The Columbia River springs from an icefield in B.C.’s Rocky Mountains and winds 1,930 kilometres through the Northwestern United States. No other river on the continent spills more water into the Pacific Ocean, and for 60 years it has been controlled by one of the most important water agreements in North America.

There is some hope – diminishing with every day that ticks toward Jan. 20 – that a new agreement can be secured as one of U.S. President Joe Biden’s last significant acts in office. This summer, the two countries reached an agreement-in-principle on a modern treaty that will replace an outdated and flawed pact.
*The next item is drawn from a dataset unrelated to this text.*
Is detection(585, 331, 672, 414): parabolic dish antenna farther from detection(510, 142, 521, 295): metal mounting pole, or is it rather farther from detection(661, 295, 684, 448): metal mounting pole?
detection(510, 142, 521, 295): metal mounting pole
Now more than ever, this treaty needs to be replenished to remind both Canadians and Americans of the benefits of working together in mutual aid.

The town of Vanport, Ore. was protected from the Columbia River by a series of dikes that were a minimum of five metres high. In the spring melt of 1948, the river overtopped the dikes, wiping out the town in a day and leaving 15 dead. The push to tame the river began.

It wasn’t until 1961 that Canada and the U.S. agreed on how to do that. The first Columbia River Treaty, signed by then prime minister John Diefenbaker and President Dwight Eisenhower, extracted much from the Columbia. The treaty provided not just flood control but also power generation and profit-sharing.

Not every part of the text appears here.